» **TASK REQUIREMENTS**:
A) According to the SELECT reference, what is the WITH clause good for?
B) Can you reproduce, word for word, the stretch of the SELECT reference from "This also works" through "y GROUP BY a)"?
C) In the SELECT reference, what does the Description section say a SELECT statement does?

» **GIVEN PASSAGE**:
<<<<
======
SELECT
======

Synopsis
--------

.. code-block:: none

    [ WITH with_query [, ...] ]
    SELECT [ ALL | DISTINCT ] select_expr [, ...]
    [ FROM from_item [, ...] ]
    [ WHERE condition ]
    [ GROUP BY [ ALL | DISTINCT ] grouping_element [, ...] ]
    [ HAVING condition]
    [ { UNION | INTERSECT | EXCEPT } [ ALL | DISTINCT ] select ]
    [ ORDER BY expression [ ASC | DESC ] [, ...] ]
    [ LIMIT [ count | ALL ] ]

where ``from_item`` is one of

.. code-block:: none

    table_name [ [ AS ] alias [ ( column_alias [, ...] ) ] ]

.. code-block:: none

    from_item join_type from_item [ ON join_condition | USING ( join_column [, ...] ) ]

and ``join_type`` is one of

.. code-block:: none

    [ INNER ] JOIN
    LEFT [ OUTER ] JOIN
    RIGHT [ OUTER ] JOIN
    FULL [ OUTER ] JOIN
    CROSS JOIN

and ``grouping_element`` is one of

.. code-block:: none

    ()
    expression
    GROUPING SETS ( ( column [, ...] ) [, ...] )
    CUBE ( column [, ...] )
    ROLLUP ( column [, ...] )

Description
-----------

Retrieve rows from zero or more tables.

WITH Clause
-----------

The ``WITH`` clause defines named relations for use within a query.
It allows flattening nested queries or simplifying subqueries.
For example, the following queries are equivalent::

    SELECT a, b
    FROM (
      SELECT a, MAX(b) AS b FROM t GROUP BY a
    ) AS x;

    WITH x AS (SELECT a, MAX(b) AS b FROM t GROUP BY a)
    SELECT a, b FROM x;

This also works with multiple subqueries::

    WITH
      t1 AS (SELECT a, MAX(b) AS b FROM x GROUP BY a),
      t2 AS (SELECT a, AVG(d) AS d FROM y GROUP BY a)
    SELECT t1.*, t2.*
    FROM t1
    JOIN t2 ON t1.a = t2.a;

Additionally, the relations within a ``WITH`` clause can chain::

    WITH
      x AS (SELECT a FROM t),
      y AS (SELECT a AS b FROM x),
      z AS (SELECT b AS c FROM y)
>>>>
» **THE DATA**:
<<<<
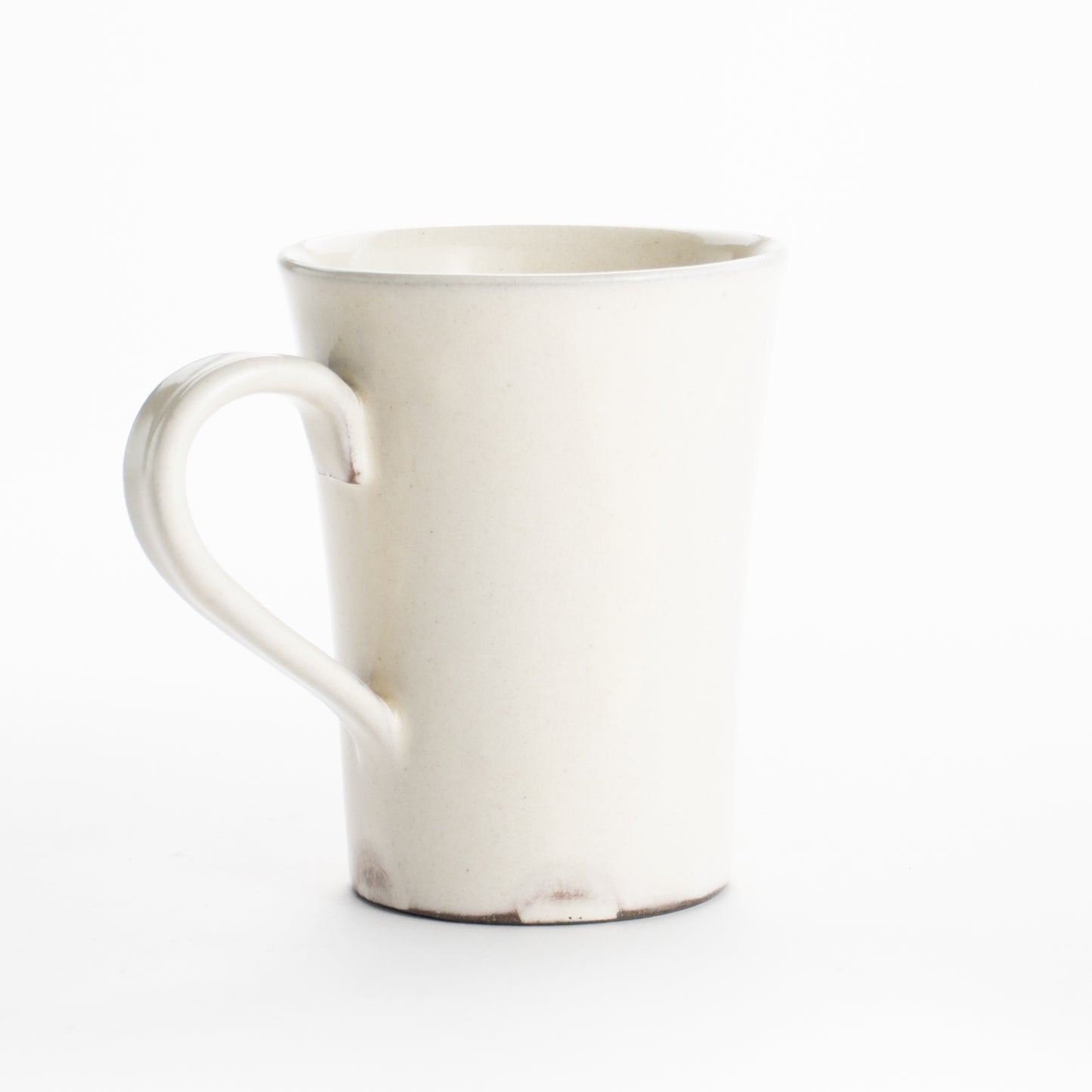 【清水焼】コーヒーカップ　マレーバク　澤田卓伸 KOTOPOTTER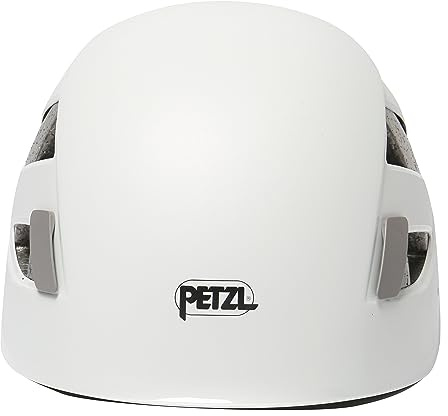 PETZL Boreo Helmet - SS23 - Small/Medium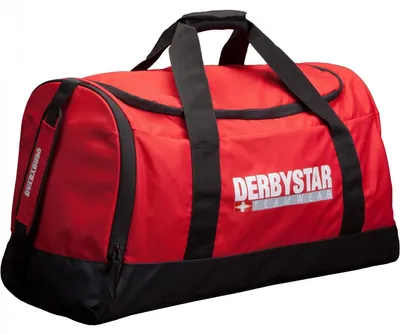 Zdjęcie produktu dla SELECT torba sportowa S, rozmiar:-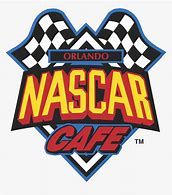 Image result for Nasscar Stickers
>>>>
» **ANSWERS PER TASK**:
A) The WITH clause defines named relations for use within a query. This lets you flatten nested queries or simplify subqueries.

B)
This also works with multiple subqueries::

    WITH
      t1 AS (SELECT a, MAX(b) AS b FROM x GROUP BY a),
      t2 AS (SELECT a, AVG(d) AS d FROM y GROUP BY a)

C) It retrieves rows from zero or more tables.